Photo by GENT SHKULLAKU/AFP/Getty Images

As Jezebel reported yesterday, a committee of Arizona lawmakers has approved a bill that would prevent doctors from being sued for malpractice in cases of “wrongful birth” or “wrongful life.” The former situation most often occurs when a child is born with severe disabilities that, if the parents had been made properly aware, may have led them to consider terminating the pregnancy. “Wrongful life” suits, on the other hand, generally involve children born of failed vasectomies and other sterilization surgeries.

While the sponsors of the measure argue that it is meant to protect doctors from unfair litigation, the language of the bill seems strategically designed to allow anti-abortion doctors to keep potential disability information from parents without fear of legal retribution. Before becoming law, the bill still must be considered by the full Senate and House.

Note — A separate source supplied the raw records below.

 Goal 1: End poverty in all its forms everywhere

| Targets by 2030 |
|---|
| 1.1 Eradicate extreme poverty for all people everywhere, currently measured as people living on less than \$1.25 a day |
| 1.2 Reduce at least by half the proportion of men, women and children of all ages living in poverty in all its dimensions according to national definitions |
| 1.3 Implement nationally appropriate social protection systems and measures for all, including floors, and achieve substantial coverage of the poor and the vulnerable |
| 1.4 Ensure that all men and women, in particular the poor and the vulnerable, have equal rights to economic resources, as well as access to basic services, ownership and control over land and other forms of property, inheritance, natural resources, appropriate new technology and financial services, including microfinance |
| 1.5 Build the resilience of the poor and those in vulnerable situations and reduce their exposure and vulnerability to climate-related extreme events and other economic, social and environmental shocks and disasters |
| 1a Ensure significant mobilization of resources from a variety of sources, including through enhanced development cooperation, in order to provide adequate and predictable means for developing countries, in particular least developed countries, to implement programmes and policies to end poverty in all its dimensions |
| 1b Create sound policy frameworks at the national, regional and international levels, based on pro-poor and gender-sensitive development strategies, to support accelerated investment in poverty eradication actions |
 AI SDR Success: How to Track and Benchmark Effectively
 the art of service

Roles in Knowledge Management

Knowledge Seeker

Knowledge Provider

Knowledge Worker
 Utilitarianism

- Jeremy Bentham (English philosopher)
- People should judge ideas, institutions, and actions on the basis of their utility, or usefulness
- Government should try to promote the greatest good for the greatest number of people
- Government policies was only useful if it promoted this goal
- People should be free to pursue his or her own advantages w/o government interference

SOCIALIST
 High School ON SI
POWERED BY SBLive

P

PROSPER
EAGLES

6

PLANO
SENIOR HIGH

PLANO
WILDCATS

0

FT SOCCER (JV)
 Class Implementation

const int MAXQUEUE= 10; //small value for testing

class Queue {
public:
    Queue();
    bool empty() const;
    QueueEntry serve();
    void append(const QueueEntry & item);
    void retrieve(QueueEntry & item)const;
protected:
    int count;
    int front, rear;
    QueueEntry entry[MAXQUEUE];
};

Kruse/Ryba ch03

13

Republican Nancy Barto introduced the bill under the pretense that sometimes, tests performed in good faith are wrong, and angry parents are simply looking for someone to blame. And on the surface, that would seem to be a fair rationale—but look at the slippery language:  

A person is not liable for damages in any civil action for wrongful birth based on a claim that, but for an act or omission of the defendant, a child or children would not or should not have been born.

While a failed test or misdiagnosis might be covered under an “act,” the term “omission” affords a dangerous amount of deniability to ideologically motivated physicians. To be fair, the law does allow for suits brought “for damages for an intentional or grossly negligent act or omission,” but who’s to say what’s constitutes “gross” or “intentional” in any specific case? The flimsiness of this language far too easily enables biased doctors to innocently say “oops,” when their politics have actually interfered with what should fundamentally be a parent’s choice.